De um dia para o outro as coisas podem mudar. Vivemos entre o susto e a sorte. Assim como chega a morte, a felicidade vai embora. “Nada dura para sempre”, disse uma senhora desconhecida para a mulher ao seu lado na sala de espera do consultório médico. E, em seguida, contou que seu cão tinha morrido há poucos dias. A mulher, que estava lendo um livro, ficou surpresa com a abordagem tão sincera e direta de uma estranha, e percebeu que ela precisava falar. Mas o que a mulher não sabia era o quanto ela mesma precisava ouvir aquela história.
O cão viveu quase dez anos sob os cuidados de um casal amoroso, que o adotou um tempo depois de ter perdido a segunda filha. A primeira morreu afogada ainda menina, muitos anos atrás. A outra filha tinha uma doença crônica que se complicou até ela perder a vida antes de completar 30 anos. Como ficaram sem filhos, a senhora e o marido completaram o seu vazio com o amor de um cachorro fiel e companheiro. Um labrador que vivia dentro de casa, trazia alegria e paz para as horas difíceis de saudade das meninas. Mas o cão também adoeceu. Foi levado ao veterinário e fez os melhores tratamentos, porém, infelizmente, sem sucesso.
Depois de se despedirem, a mulher que ouviu a história ficou sozinha com seus pensamentos. Ela, em suas próprias lembranças e saudades e medos, sempre gostou de imaginar a esperança como uma colina em cores de amanhecer trazendo um novo dia. Mas, naquele momento, sonhar com o horizonte era como se estivesse olhando para um azul infinito e voando na contramão da vida. Faltavam palavras, sentia-se a sua caneta repousada sobre a linha vazia. Não havia nada senão uma sombra sobre ela e o tempo.
Voam-se minutos, horas, dias e, de repente, já se foi mais um fim de ano. O tempo passa tão rápido que muitas vezes nem conseguimos notá-lo. Deixamos para depois muitas coisas que podíamos fazer agora. Como perdoar alguém, escrever uma carta e pedir desculpas. Como, simplesmente, ouvir um desconhecido.
O tempo também passa inexorável às nossas dúvidas e receios. E a compreensão de que o tempo está passando nos traz o silêncio do vazio. Porque o silêncio nos fala o que não temos, ou o que perdemos.

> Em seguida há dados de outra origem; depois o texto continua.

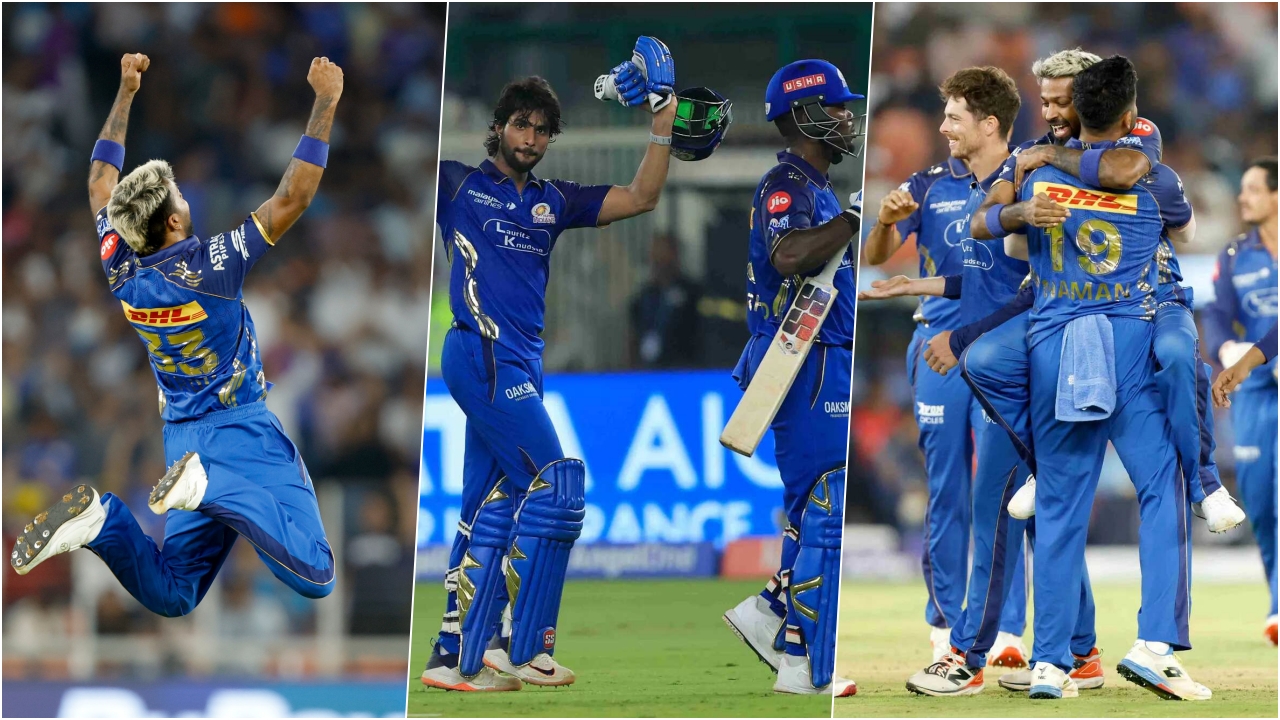 GT Vs MI Match Report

O vazio é um poema que ainda não foi escrito. O vazio está naquela pessoa que ainda não amou alguém de verdade, ou que não conseguiu ter um filho, ou que perdeu os seus pais. Também está na pessoa que fica insegura por não encontrar algumas respostas enquanto se passam os melhores anos de sua vida. Como se os sonhos que a encorajam a declamar o alvorecer de cada dia, curiosamente, passassem a ter medo da escuridão, e da falta de inspiração.
Mas, enquanto a vida corre, é que descobrimos nossos erros e acertos, e, entre eles, aprendemos quem somos de verdade. Olhamos nosso avesso para não ficar procurando o sentido das coisas; então, aprendemos simplesmente a senti-las. Sentimos dor, amor e nossas próprias incertezas. Sentimos o peso do tempo se tornar mais leve.
Quero ser o luar da minha solitude, e a andorinha que voa em minha esperança. Para ampliar a solidão em cores e sons, quero amanhecer em mim. Manoel de Barros nos ensina a transver o mundo: “O olho vê, a lembrança revê, e a imaginação transvê”.
É preciso reinventar a vida, apesar das dificuldades. As guerras existem e a morte está por todo lado, como um sertão de tristezas. Mas, por mais difícil que possa parecer, ‘desaprisionar’ a alma é criar um lugar só nosso para preenchê-lo de vazios. Porque, como disse o poeta, o vazio é um espaço infinito, à espera de novas possibilidades e de uma imaginação livre.
Mesmo que nada dure para sempre, a vida continua para os que ficam. E a cada passagem da vida, não somos mais os mesmos. Estamos sempre nos reinventando. Queremos ficar sós e juntos. Somos momentos de fim e recomeço. Somos o que temos e o que não temos, mas, sobretudo, somos o que damos uns para os outros.